Il y avait deux chartreuses seulement en Limousin : Le Glandier et Mortemart.

La chartreuse du Glandier est proche de deux possessions grandmontaines, Charniac et Malgorce, ainsi que la chartreuse de Mortemart avec la possession grandmontaine du Rousset; mais ces dernières n'avaient plus depuis 1317 de vie religieuse propre, et l'existence de Mortemart fut également éphémère, 1335 à 1413 !

Donc on peut sans se tromper beaucoup, dire que les relations entre les deux ordres monastiques furent des plus réduites après 1317, mais sans se méconnaître.
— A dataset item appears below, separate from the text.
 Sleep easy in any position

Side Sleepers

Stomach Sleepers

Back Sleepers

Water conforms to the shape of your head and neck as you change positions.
Une anecdote le démontrera. En lisant un petit livre : N.D du Parc à Rouen du Chanoine Farcy paru en 1934, on peut lire page 20 : "M. Guey, l'éminent directeur du Musée, a eu la bonne fortune d'étudier trois tableaux, qui datent de 1625 environ... l'un se trouve dans l'église de Roncherolles (celui qui orne notre édition l'Histoire de l'Abbaye de Grandmont); les deux autres sont actuellement dans le grenier de l'Hospice de Pont-Audemer, en bien mauvais état : l'un représente la réception de saint Étienne par le Pape, et l'autre la remise à saint Étienne des insignes de l'Abbé".
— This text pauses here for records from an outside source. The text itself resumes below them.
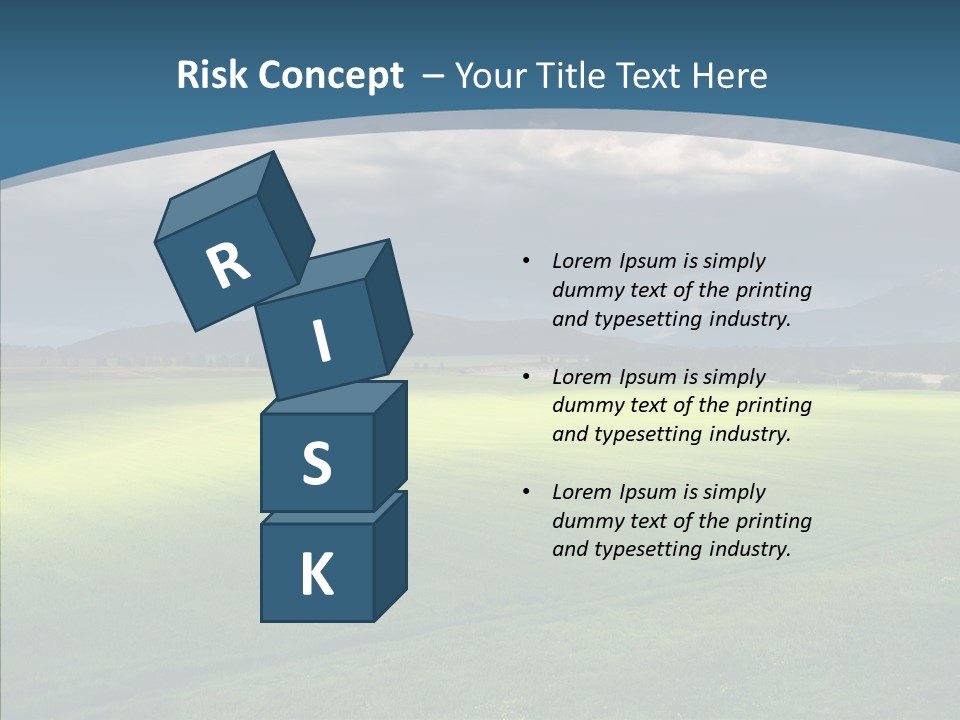 Risk Concept – Your Title Text Here

R
I
S
K

• Lorem Ipsum is simply dummy text of the printing and typesetting industry.

• Lorem Ipsum is simply dummy text of the printing and typesetting industry.

• Lorem Ipsum is simply dummy text of the printing and typesetting industry.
Pour en avoir le cœur net je me suis rendu à Pont-Audemer, et ayant demandé à voir ces deux tableaux, il me fut répondu que malheureusement un des deux avait été détruit en 1944, mais que le second se trouvait dans la chapelle. Je trouvais ce tableau sur le sol contre la paroi nord en triste état, mais très récupérable. Il représentait non pas saint Étienne recevant les insignes de l'abbé... mais saint Bruno refusant la crosse et la mitre de l'archevêché de Reggio de Calabre. C'est donc un tableau du père des Chartreux qui décorait également le réfectoire des moines grandmontains de N-D du Parc à Rouen. Mais que mon lecteur se rassure, j'ai été plaidé la cause de sa restauration auprès de Mme Élisabeth Carbonneau, la conservatrice du Musée Canel de Pont Audemer. Elle a pris l'affaire en main, et elle a eu dernièrement la joie de m'apprendre que les crédits (15.000 euros) avaient été votés pour la restauration de ce magnifique tableau. Dans quelques temps il sera accroché aux cimaises et sera une des gloires de ce musée.